Stored data entries ::

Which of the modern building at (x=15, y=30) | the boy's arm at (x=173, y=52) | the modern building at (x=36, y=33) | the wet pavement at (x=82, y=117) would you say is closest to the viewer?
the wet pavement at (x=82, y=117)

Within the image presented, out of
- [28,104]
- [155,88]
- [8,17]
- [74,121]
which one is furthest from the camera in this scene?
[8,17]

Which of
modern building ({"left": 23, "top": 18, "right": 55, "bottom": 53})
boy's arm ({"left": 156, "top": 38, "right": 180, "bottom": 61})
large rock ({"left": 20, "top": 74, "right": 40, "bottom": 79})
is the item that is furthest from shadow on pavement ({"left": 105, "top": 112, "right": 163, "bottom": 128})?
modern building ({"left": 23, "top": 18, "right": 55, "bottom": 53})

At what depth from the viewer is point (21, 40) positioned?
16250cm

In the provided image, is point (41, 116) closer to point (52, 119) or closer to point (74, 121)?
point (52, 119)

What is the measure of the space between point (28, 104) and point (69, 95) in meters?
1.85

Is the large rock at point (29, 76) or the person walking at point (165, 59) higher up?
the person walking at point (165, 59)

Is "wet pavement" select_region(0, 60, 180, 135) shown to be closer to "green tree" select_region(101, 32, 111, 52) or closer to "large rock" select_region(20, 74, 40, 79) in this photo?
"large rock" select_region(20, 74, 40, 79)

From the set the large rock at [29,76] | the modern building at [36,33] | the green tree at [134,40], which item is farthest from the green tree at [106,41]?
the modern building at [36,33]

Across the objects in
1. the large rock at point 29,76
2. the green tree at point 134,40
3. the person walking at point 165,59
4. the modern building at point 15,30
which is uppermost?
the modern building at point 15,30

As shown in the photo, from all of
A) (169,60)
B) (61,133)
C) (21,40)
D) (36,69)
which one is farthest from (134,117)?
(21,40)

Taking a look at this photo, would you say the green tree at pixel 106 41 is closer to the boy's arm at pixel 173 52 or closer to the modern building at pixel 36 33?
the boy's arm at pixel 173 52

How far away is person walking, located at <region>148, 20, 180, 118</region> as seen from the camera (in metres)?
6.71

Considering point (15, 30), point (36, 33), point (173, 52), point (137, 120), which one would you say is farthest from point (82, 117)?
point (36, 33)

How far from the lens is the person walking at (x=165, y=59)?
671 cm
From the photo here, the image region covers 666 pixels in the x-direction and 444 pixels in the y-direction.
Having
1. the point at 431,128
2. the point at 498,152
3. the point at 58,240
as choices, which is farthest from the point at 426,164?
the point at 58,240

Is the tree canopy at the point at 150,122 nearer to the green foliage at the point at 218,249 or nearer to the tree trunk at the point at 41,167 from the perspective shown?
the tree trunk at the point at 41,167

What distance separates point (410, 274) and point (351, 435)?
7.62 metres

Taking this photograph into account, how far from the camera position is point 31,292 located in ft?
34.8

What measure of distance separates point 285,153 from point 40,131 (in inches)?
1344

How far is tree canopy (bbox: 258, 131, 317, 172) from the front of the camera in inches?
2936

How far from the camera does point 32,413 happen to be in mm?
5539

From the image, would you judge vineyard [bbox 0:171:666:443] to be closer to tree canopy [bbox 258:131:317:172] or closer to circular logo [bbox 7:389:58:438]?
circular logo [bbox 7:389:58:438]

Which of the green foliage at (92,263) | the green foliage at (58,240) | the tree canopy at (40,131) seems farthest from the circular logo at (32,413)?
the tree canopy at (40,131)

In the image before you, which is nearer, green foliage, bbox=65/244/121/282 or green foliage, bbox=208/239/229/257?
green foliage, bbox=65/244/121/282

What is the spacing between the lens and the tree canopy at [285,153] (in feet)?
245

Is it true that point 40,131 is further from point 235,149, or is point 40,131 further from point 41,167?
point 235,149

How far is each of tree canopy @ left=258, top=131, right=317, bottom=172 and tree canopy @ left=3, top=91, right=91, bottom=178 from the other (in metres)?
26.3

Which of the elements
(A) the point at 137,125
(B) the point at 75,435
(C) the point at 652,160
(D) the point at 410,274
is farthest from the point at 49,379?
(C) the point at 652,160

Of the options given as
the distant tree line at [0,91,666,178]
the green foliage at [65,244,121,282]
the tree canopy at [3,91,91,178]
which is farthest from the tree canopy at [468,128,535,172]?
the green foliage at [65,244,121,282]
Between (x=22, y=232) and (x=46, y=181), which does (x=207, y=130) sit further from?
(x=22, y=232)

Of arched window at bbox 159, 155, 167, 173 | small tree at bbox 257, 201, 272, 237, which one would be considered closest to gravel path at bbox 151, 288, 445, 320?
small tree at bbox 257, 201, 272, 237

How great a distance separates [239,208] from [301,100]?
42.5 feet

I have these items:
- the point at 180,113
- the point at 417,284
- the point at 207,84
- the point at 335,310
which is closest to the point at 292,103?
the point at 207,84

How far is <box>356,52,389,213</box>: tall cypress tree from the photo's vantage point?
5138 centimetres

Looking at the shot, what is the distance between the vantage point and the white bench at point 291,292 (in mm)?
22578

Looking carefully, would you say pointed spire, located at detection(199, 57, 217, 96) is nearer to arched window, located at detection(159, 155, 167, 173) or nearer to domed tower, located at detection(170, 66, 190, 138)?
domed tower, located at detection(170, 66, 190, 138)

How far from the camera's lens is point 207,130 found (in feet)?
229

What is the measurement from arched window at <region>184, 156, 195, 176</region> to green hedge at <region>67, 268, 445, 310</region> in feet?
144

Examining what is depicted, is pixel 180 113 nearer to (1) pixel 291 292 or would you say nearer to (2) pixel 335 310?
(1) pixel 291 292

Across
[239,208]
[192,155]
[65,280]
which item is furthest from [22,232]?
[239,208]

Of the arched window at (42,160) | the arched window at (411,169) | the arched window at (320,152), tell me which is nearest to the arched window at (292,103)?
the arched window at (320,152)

Stated problem ::
Please pull out each line above that contains the string "detection".

Full response ::
Looking carefully, would you say pointed spire, located at detection(199, 57, 217, 96) is nearer to arched window, located at detection(159, 155, 167, 173) or nearer to domed tower, located at detection(170, 66, 190, 138)?
domed tower, located at detection(170, 66, 190, 138)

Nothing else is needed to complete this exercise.